- EXERCISE
Report each line of the entries below that contains the string "image", reproducing every such line in full.

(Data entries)
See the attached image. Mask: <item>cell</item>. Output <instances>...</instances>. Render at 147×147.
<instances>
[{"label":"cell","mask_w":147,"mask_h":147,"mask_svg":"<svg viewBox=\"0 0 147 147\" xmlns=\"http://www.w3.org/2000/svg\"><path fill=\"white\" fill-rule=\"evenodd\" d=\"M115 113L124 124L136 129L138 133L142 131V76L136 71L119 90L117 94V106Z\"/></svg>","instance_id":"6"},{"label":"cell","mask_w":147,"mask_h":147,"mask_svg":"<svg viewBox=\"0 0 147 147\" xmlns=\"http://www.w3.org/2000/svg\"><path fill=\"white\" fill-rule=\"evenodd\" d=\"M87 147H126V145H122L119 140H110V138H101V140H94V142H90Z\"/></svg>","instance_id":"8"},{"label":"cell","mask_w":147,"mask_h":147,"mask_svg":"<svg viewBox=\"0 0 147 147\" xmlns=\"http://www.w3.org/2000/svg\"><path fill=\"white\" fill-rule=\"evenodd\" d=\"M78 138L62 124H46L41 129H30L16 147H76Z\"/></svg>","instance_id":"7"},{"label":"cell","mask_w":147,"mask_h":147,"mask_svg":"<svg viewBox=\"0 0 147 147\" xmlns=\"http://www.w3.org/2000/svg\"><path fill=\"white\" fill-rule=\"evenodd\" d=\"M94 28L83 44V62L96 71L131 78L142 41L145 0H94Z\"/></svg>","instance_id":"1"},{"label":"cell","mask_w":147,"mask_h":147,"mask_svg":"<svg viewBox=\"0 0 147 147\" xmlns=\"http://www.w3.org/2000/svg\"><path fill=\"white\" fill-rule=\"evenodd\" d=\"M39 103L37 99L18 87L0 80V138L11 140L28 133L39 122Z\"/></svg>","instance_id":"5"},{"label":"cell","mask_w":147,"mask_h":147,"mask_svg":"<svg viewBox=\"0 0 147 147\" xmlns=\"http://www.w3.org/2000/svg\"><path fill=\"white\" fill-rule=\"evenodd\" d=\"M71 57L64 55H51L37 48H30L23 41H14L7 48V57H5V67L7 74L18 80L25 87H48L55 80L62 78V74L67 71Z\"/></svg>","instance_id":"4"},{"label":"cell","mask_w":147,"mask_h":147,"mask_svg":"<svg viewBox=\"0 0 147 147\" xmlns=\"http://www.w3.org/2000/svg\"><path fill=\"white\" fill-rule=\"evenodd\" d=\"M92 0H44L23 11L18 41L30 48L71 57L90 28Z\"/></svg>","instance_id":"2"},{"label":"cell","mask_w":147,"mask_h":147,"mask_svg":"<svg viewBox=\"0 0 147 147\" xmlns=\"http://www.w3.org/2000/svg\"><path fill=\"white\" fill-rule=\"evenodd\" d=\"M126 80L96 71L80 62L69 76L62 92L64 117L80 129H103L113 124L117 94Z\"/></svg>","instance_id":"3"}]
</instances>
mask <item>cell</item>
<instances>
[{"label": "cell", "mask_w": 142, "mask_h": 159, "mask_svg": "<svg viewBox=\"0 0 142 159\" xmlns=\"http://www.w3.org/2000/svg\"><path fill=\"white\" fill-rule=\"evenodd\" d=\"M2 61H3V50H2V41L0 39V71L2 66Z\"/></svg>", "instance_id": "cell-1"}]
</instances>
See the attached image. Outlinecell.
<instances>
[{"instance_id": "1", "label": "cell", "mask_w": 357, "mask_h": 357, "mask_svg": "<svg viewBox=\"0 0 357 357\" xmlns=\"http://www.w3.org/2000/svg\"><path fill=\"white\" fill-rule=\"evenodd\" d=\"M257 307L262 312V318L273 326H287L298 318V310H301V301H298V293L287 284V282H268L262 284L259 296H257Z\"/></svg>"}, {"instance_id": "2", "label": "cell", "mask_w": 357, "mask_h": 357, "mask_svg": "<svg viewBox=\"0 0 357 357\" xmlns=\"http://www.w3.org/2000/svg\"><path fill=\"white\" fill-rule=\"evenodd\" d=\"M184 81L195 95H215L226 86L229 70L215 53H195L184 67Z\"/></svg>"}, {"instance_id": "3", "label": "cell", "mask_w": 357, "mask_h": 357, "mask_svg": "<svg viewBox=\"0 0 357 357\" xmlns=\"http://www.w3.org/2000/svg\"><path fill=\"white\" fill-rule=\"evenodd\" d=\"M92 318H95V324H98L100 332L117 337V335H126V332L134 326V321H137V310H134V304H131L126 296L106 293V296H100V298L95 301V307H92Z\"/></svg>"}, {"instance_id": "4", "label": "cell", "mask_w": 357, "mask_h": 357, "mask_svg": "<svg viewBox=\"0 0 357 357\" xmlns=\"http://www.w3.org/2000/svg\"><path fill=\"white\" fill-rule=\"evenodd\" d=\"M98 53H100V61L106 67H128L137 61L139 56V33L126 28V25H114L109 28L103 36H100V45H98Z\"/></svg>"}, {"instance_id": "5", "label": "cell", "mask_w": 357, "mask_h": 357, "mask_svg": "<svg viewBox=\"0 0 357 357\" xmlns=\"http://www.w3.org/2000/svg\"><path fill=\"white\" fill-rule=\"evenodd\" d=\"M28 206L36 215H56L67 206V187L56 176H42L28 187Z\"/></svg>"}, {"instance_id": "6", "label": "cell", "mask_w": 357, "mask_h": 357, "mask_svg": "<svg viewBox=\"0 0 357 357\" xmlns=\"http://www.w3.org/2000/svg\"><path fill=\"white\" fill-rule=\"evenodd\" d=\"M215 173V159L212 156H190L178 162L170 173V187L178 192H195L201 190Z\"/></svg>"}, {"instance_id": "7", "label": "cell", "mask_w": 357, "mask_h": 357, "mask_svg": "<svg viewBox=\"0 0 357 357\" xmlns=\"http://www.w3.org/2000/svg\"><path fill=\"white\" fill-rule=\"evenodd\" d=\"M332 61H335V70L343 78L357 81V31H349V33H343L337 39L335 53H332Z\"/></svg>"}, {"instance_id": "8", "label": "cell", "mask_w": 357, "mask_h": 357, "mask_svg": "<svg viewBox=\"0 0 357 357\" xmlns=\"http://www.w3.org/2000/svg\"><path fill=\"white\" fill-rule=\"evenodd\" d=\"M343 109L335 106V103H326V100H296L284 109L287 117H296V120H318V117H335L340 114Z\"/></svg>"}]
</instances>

- WRITTEN SOLUTION
See the attached image. Mask: <item>cell</item>. Output <instances>...</instances>. Render at 147×147.
See the attached image. Outlinecell.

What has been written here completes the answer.